Executive Chef Jiro Kobayashi stands behind ROKU’s sushi bar (Photo by Jean Trinh / LAist)
But he still embarked on a trip to Japan. Over the next four years, he would work six days a week and over 12 hours a day, doing “really intensive work,” Kobayashi says. He did the same chores day in and day out, like cooking rice or cooking. tamago (omelet egg).

“It was a bit monotonous, like ‘My God, why do I do this same bs every day?” remembers Kobayashi.

He remembers being impatient at that age, exploding with anger at times. He quit the restaurant twice, but came back, apologizing and asking to return to work. They took it back every time.

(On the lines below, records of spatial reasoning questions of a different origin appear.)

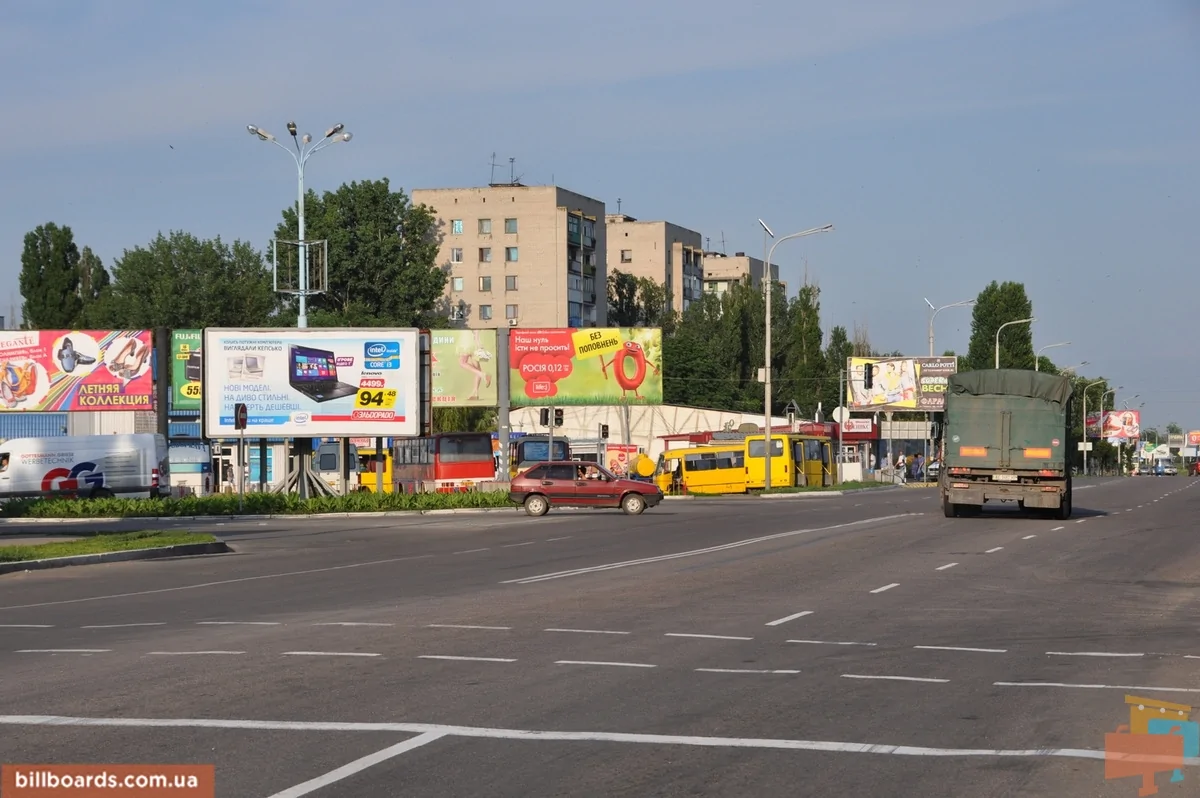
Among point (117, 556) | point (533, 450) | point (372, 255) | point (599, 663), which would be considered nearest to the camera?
point (599, 663)

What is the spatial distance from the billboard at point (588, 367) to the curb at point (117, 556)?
32676 millimetres

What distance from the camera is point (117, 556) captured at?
24562 mm

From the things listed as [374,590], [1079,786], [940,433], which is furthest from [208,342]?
[1079,786]

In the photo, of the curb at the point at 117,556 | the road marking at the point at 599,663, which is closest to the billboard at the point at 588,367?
the curb at the point at 117,556

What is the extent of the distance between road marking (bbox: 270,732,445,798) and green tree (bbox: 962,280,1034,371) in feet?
390

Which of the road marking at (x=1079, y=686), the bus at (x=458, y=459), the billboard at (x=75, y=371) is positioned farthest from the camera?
the bus at (x=458, y=459)

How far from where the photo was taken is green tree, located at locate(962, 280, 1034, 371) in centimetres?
12231

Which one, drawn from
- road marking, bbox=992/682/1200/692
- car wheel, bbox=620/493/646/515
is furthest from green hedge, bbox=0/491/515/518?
road marking, bbox=992/682/1200/692

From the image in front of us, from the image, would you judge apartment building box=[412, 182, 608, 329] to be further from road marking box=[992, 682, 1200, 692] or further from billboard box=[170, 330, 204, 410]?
road marking box=[992, 682, 1200, 692]

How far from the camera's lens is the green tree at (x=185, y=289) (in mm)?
94625

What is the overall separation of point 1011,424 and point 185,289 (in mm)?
73332

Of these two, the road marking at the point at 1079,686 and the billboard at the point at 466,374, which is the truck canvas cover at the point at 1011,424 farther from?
the billboard at the point at 466,374

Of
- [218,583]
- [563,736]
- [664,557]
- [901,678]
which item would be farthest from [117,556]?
[563,736]

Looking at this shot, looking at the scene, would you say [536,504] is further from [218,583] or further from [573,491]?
[218,583]
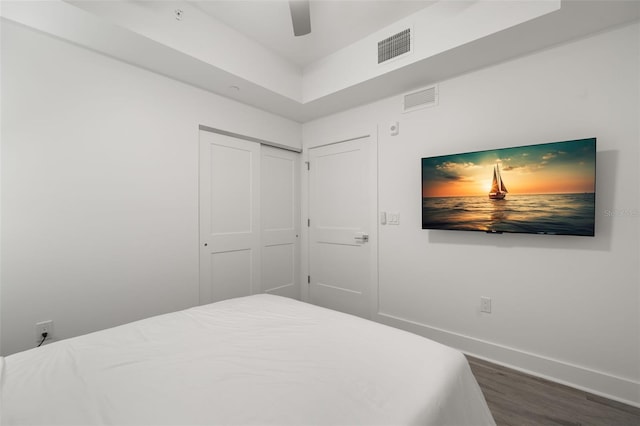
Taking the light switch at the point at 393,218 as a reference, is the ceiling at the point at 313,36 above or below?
above

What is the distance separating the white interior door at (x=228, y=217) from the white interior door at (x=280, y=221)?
142mm

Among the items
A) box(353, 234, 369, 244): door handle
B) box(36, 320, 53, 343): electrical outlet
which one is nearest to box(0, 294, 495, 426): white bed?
box(36, 320, 53, 343): electrical outlet

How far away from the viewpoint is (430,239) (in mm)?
2732

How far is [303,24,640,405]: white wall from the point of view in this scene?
187 cm

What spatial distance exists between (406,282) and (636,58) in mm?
2364

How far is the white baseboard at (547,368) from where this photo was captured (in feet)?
6.05

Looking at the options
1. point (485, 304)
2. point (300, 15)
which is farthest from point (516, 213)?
point (300, 15)

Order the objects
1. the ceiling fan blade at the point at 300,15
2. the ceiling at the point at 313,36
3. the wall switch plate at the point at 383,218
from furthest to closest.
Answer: the wall switch plate at the point at 383,218
the ceiling at the point at 313,36
the ceiling fan blade at the point at 300,15

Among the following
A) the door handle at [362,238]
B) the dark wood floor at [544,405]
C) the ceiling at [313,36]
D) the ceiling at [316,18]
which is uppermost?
the ceiling at [316,18]

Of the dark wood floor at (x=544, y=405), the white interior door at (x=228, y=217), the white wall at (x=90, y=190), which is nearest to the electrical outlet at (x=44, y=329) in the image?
the white wall at (x=90, y=190)

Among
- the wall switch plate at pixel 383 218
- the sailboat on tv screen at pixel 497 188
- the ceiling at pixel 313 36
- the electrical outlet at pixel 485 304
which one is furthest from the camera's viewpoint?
the wall switch plate at pixel 383 218

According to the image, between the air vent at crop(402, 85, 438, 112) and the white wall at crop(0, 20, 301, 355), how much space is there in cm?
209

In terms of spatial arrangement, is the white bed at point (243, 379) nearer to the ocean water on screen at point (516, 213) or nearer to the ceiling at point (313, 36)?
the ocean water on screen at point (516, 213)

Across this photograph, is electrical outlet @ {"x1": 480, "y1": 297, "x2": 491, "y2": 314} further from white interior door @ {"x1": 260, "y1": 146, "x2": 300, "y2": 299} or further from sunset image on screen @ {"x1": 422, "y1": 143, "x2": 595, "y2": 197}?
white interior door @ {"x1": 260, "y1": 146, "x2": 300, "y2": 299}
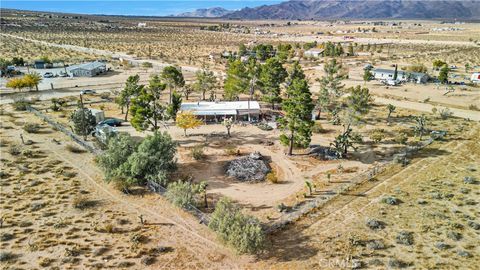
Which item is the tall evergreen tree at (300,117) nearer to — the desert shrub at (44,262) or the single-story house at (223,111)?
the single-story house at (223,111)

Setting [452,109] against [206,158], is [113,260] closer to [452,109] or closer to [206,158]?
[206,158]

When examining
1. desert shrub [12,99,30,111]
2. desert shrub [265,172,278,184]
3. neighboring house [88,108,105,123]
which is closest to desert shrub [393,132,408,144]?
desert shrub [265,172,278,184]

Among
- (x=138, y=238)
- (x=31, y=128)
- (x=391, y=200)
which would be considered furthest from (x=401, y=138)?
(x=31, y=128)

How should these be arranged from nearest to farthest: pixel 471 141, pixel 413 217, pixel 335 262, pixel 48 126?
pixel 335 262 → pixel 413 217 → pixel 471 141 → pixel 48 126

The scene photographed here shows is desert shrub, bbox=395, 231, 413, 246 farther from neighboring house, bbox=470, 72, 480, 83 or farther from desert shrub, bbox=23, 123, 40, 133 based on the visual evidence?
neighboring house, bbox=470, 72, 480, 83

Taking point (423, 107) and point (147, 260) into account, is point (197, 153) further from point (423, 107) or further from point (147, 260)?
point (423, 107)

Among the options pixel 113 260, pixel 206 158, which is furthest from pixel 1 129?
pixel 113 260

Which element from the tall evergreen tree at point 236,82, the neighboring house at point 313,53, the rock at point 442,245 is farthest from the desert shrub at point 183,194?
the neighboring house at point 313,53
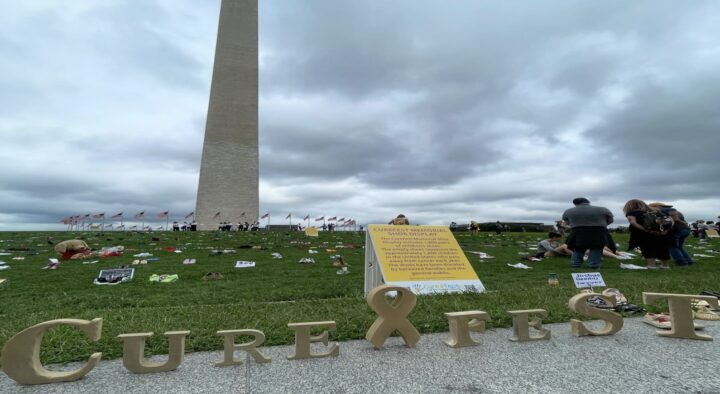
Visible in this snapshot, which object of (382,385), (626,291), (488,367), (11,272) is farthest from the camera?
(11,272)

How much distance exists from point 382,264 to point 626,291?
320 cm

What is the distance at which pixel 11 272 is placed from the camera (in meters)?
7.72

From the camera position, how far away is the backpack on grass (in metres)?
7.96

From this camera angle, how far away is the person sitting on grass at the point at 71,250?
9.58m

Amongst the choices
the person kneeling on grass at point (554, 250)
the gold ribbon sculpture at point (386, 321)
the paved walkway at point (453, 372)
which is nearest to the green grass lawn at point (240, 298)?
the gold ribbon sculpture at point (386, 321)

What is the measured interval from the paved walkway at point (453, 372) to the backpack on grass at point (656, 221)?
19.4 feet

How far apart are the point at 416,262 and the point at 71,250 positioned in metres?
9.10

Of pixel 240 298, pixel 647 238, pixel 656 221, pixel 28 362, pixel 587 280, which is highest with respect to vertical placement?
pixel 656 221

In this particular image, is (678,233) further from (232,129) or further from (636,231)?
(232,129)

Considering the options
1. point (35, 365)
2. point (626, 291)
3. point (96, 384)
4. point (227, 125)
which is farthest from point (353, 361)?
point (227, 125)

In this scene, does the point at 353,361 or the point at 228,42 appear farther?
the point at 228,42

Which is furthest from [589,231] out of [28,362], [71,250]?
[71,250]

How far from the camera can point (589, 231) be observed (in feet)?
26.5

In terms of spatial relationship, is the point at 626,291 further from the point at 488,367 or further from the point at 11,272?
the point at 11,272
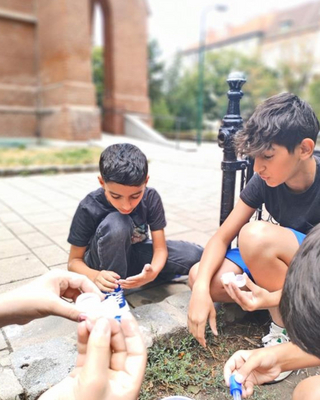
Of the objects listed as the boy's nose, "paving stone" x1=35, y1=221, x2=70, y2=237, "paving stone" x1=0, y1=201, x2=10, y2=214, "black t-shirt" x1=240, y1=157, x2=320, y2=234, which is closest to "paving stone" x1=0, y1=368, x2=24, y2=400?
the boy's nose

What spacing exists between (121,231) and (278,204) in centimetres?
84

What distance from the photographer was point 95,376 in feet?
2.79

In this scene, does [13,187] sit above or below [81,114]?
below

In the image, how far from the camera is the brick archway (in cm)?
1365

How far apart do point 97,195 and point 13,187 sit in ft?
13.9

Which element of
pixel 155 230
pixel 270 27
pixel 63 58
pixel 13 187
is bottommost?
pixel 13 187

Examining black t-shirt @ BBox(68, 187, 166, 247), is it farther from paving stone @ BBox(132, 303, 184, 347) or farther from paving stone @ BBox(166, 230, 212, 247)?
paving stone @ BBox(166, 230, 212, 247)

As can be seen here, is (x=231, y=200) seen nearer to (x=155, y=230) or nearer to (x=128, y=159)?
(x=155, y=230)

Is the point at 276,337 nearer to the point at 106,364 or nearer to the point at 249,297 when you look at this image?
the point at 249,297

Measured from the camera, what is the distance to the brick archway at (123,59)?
1365 cm

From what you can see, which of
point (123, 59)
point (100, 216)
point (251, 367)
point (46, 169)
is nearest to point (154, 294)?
point (100, 216)

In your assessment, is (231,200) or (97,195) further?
(231,200)

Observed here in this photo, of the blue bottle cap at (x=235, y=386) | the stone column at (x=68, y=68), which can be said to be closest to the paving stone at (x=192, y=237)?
the blue bottle cap at (x=235, y=386)

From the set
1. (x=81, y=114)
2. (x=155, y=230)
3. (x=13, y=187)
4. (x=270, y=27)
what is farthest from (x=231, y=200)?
(x=270, y=27)
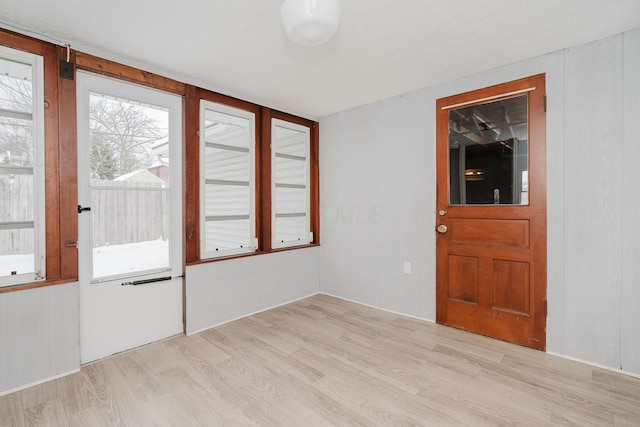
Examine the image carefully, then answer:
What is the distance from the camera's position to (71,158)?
2322 mm

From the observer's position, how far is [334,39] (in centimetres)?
229

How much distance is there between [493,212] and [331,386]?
210cm

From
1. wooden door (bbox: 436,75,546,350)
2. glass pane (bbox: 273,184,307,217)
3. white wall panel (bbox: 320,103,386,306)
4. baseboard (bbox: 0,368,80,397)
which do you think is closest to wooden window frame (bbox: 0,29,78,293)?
baseboard (bbox: 0,368,80,397)

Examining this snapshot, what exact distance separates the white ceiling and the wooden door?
0.40 m

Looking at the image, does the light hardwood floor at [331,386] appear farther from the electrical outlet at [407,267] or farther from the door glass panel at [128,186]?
the door glass panel at [128,186]

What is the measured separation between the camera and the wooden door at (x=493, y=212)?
262 cm

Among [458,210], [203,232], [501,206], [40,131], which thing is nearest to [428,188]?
[458,210]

“These are the struggles that you sort of go through as you grow up in life, and you have to think through to make the right choices,” says Kobayashi. “When you make the right choices, you become a bigger person [and then] you succeed. So you just have to struggle. You learn your patience and you definitely build thicker skin. “


ROKU moat sashimi, with kumquat jam, lava salt and yuzu (Photo by Jean Trinh / LAist)
Kobayashi started shelling oysters and preparing smaller fish like sardines, but eventually got the chance to fillet bigger fish and perform larger tasks. “Then I fell in love with the culture above all, the beauty of Japan in general, and how detailed everything was in Japan, how great the work ethic was there, how great it was. so intense and how they’re so into perfection and wanting to be the best at what you do, “he says.” That’s what encouraged me to do what I’m doing now. “

After his stint across the Pacific, he returned to the United States, working in sushi restaurants in Southern California, before landing at Sushi ROKU as a sous chef in 1998. Kobayashi rose through the ranks. until the position of Executive Chef and recently landed the same role at IDG’s ROKU, a sushi and teppanyaki restaurant that opened on the Sunset Strip last November.

Nowadays he doesn’t care what other people think. While he still has a passion for traditional sushi, he admits he does things that other classically trained Japanese chefs don’t. It can garnish a crispy rice cube with pan-fried foie gras and a dollop of sweet kumquat jam, or add more western herbs like cilantro or basil to its offerings. But he says he always brings Japanese ingredients, like yuzu or shiso leaf, into the fold.


Wagyu with grape sauce, Peruvian pepper and micro shiso (Photo by Jean Trinh / LAist)
Kobayashi wants to start incorporating ingredients into these dishes that are not as popular in the foreground right now, like ankimo (monkfish liver). To him, ankimo could get as hot as uni.

“I am constantly excited about working with fish every day,” he says. “I get excited every day about setting up the sushi bar and filleting all the big fish that I have… That’s when ideas come up, like, ‘Oh, what am I? can do with this fish today? “So every day is something new.”